By Anna Stockwell. Photos courtesy of Thrive Market.
It’s Grocery Month at Epicurious, and we’re thinking about super-fast checkout lines, alternative mylks (not a typo), and the cheapest bottles of olive oil (and wine). Check out the complete series here.
When I was a kid, my mom used to have to drive about 40 minutes to get to the nearest quality health food store. It was always a fun outing for me and my sisters, but it took a lot of time out of her life about once every other week.
Remember when you could only get healthy packaged foods and body-care products at something called a "health food store"? This was back when food that was organic, gluten-free, vegan, or just plain good-for-you was considered a "specialty" item, and wasn't popular enough to deserve a place on mainstream supermarket shelves.
These days, there's a lovely well-stocked food co-op in my parents' town, organic sections in most mainstream supermarkets, and plenty of Whole Foods across the country, too. But one old-school truth remains: Health food is usually more expensive. And since I stick to a gluten-free diet and like to eat fancy/healthy/specialty food, my grocery bill can be shockingly high—unless I order my monthly haul from an online health food store called Thrive Market for about 25% cheaper.
And yes, I am completely evangelical about Thrive Market. Here I go:
Thrive Market is just like your favorite health food store, but you can shop it anywhere from your computer or your phone, and they'll deliver to anywhere in the contiguous US. We're not talking instant delivery: it takes a few days for your package to arrive in the mail, but it's still very convenient. Especially if you live somewhere where the nearest health food store is more than a 40-minute drive away.

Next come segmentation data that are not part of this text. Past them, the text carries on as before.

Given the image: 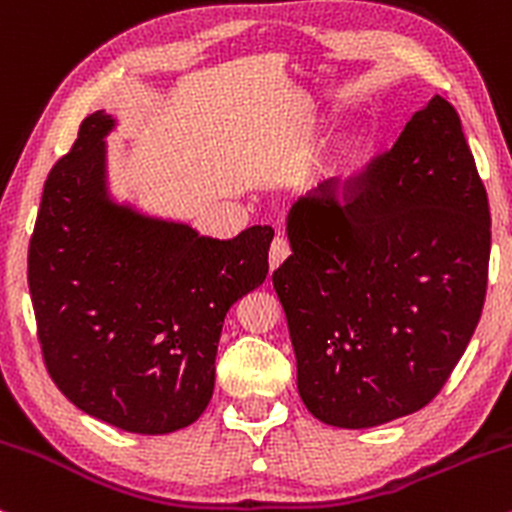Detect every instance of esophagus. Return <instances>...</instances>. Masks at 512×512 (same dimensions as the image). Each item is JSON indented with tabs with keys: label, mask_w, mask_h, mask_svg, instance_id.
Listing matches in <instances>:
<instances>
[{
	"label": "esophagus",
	"mask_w": 512,
	"mask_h": 512,
	"mask_svg": "<svg viewBox=\"0 0 512 512\" xmlns=\"http://www.w3.org/2000/svg\"><path fill=\"white\" fill-rule=\"evenodd\" d=\"M289 255H291L289 240H286L284 236H276L272 240V245H269V267L276 269Z\"/></svg>",
	"instance_id": "esophagus-1"
}]
</instances>
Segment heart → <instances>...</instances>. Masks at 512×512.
<instances>
[{
	"label": "heart",
	"instance_id": "b5f03b06",
	"mask_svg": "<svg viewBox=\"0 0 512 512\" xmlns=\"http://www.w3.org/2000/svg\"><path fill=\"white\" fill-rule=\"evenodd\" d=\"M354 161H356V146L351 142H344L337 151H334L330 163H327V173H330L332 178H342L346 170L354 166Z\"/></svg>",
	"mask_w": 512,
	"mask_h": 512
}]
</instances>
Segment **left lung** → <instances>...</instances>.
<instances>
[{
    "label": "left lung",
    "mask_w": 512,
    "mask_h": 512,
    "mask_svg": "<svg viewBox=\"0 0 512 512\" xmlns=\"http://www.w3.org/2000/svg\"><path fill=\"white\" fill-rule=\"evenodd\" d=\"M272 274L315 419L368 428L424 409L479 325L486 187L457 110L436 96L361 173L298 199Z\"/></svg>",
    "instance_id": "left-lung-1"
}]
</instances>
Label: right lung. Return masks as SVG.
<instances>
[{"label":"right lung","instance_id":"right-lung-1","mask_svg":"<svg viewBox=\"0 0 512 512\" xmlns=\"http://www.w3.org/2000/svg\"><path fill=\"white\" fill-rule=\"evenodd\" d=\"M103 110L50 170L28 245L45 368L69 402L129 433L207 409L223 317L267 279L272 226L231 240L144 219L105 197Z\"/></svg>","mask_w":512,"mask_h":512}]
</instances>
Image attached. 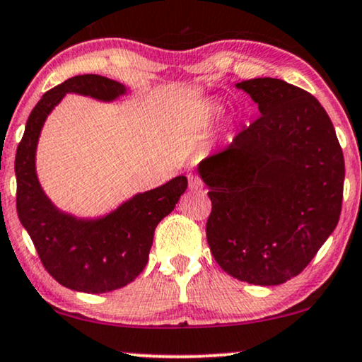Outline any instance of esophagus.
<instances>
[{"label": "esophagus", "instance_id": "esophagus-1", "mask_svg": "<svg viewBox=\"0 0 362 362\" xmlns=\"http://www.w3.org/2000/svg\"><path fill=\"white\" fill-rule=\"evenodd\" d=\"M204 187L203 181L198 176H189V189L191 191H201Z\"/></svg>", "mask_w": 362, "mask_h": 362}]
</instances>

They don't sell perishables, which makes shipping by normal mail easier. But they do have pretty much every nonperishable specialty food and health food item you might need, and most of them way cheaper than you can find elsewhere. My favorite brand of fish sauce is $2 cheaper than it is at my local Whole Foods, and Coconut Mana (one of my favorite smoothie additives) costs $8.45 at Thrive vs. $11.99 at my local Whole Foods. I go through a lot of almond flour in my house, and on Thrive it's constantly at least $3 cheaper per bag than anywhere else I can find it. I also use Thrive to buy most of my vitamins and supplements and organic body care products —and save a lot of money that way, too.

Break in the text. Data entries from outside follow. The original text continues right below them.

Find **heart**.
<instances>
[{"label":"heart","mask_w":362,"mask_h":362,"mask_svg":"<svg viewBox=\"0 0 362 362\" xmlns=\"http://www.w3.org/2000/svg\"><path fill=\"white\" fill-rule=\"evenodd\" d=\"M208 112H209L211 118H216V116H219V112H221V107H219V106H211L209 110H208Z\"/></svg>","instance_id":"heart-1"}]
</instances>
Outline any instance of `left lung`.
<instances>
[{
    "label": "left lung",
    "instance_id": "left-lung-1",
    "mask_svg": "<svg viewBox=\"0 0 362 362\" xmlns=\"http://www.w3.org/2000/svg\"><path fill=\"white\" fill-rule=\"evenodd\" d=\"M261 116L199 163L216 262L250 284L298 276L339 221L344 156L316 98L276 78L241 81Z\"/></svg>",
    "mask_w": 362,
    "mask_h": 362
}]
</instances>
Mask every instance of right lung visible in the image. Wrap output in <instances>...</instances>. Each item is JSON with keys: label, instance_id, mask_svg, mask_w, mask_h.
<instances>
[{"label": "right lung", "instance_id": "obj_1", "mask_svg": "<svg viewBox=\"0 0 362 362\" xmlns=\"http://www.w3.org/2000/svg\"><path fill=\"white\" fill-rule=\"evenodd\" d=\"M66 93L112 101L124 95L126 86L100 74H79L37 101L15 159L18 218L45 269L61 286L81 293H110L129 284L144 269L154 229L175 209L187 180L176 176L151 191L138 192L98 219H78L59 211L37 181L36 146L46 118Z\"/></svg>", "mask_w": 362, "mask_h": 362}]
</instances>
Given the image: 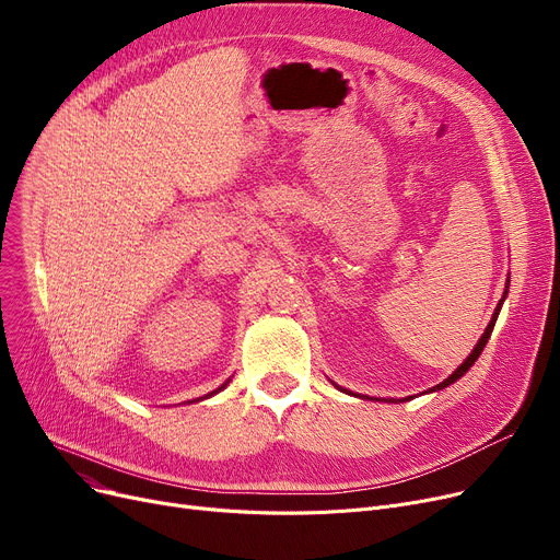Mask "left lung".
Returning <instances> with one entry per match:
<instances>
[{
  "mask_svg": "<svg viewBox=\"0 0 560 560\" xmlns=\"http://www.w3.org/2000/svg\"><path fill=\"white\" fill-rule=\"evenodd\" d=\"M506 292H509V281H506V290H504V298L499 300V304H497V308H494V313H492V319H490V325L486 327V331H483V336L479 338V342L475 345V349H472V354H469L456 370H454V374H450L443 384H438V386H433V388H429V393H435V390H443V388H447V386H452L454 381H458L469 368L475 365V361L481 357V351H483V347H486V342H488V338H490V334H492V329H494V322H497V315H499V311H502V304H504V300H506ZM336 386V384H334ZM338 390H342V393H347V395H354V393H349V390H345V388H340V386H336ZM359 397H363V395H359ZM363 399H370V397H363ZM406 399H413V397H406ZM406 399H401V401H406ZM388 401H395V399H388Z\"/></svg>",
  "mask_w": 560,
  "mask_h": 560,
  "instance_id": "left-lung-1",
  "label": "left lung"
}]
</instances>
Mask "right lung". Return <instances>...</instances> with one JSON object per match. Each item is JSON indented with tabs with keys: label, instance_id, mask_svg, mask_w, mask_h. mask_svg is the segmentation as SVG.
Here are the masks:
<instances>
[{
	"label": "right lung",
	"instance_id": "add662e5",
	"mask_svg": "<svg viewBox=\"0 0 560 560\" xmlns=\"http://www.w3.org/2000/svg\"><path fill=\"white\" fill-rule=\"evenodd\" d=\"M226 384H229V381H226ZM226 384H222V386H220V388H218V390H213V393H211V395H206V397H213V395H215V393H220V390H222V388H224V386H226ZM199 399H203V397H199Z\"/></svg>",
	"mask_w": 560,
	"mask_h": 560
}]
</instances>
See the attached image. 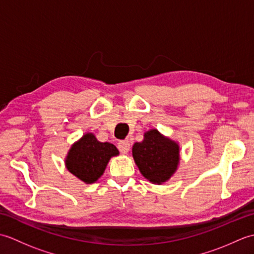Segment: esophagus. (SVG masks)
Here are the masks:
<instances>
[{"instance_id":"esophagus-1","label":"esophagus","mask_w":254,"mask_h":254,"mask_svg":"<svg viewBox=\"0 0 254 254\" xmlns=\"http://www.w3.org/2000/svg\"><path fill=\"white\" fill-rule=\"evenodd\" d=\"M130 147H131V144H130V142L127 141V139H126V141H120V142L118 143V148H119V150H120L122 154L128 153V150H130Z\"/></svg>"}]
</instances>
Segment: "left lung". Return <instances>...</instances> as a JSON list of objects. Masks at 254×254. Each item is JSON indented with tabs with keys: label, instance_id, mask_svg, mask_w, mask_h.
Here are the masks:
<instances>
[{
	"label": "left lung",
	"instance_id": "obj_1",
	"mask_svg": "<svg viewBox=\"0 0 254 254\" xmlns=\"http://www.w3.org/2000/svg\"><path fill=\"white\" fill-rule=\"evenodd\" d=\"M132 155L142 176L154 185L168 181L180 164L179 143L157 128H150L144 133L142 142L134 143Z\"/></svg>",
	"mask_w": 254,
	"mask_h": 254
}]
</instances>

Thrive also has their own expanding line of products. Recently I've become a devoted fan of their almond butter ($10.49) which is nice and spreadable and has a very fresh almond flavor.
Just like many old-school food co-ops, there is an annual membership fee to shop Thrive. They offer a free 30-day trial, then it's $59.95 to join for the year. But once you get hooked, the savings add up quickly. My only complaint is all the packaging that comes with each delivery—but all my products arrive unscathed every time, and it's all recyclable, so I guess it's worth it. And where else do you know that you can always find an 11-ounce jar of cage-free duck fat for $7.45?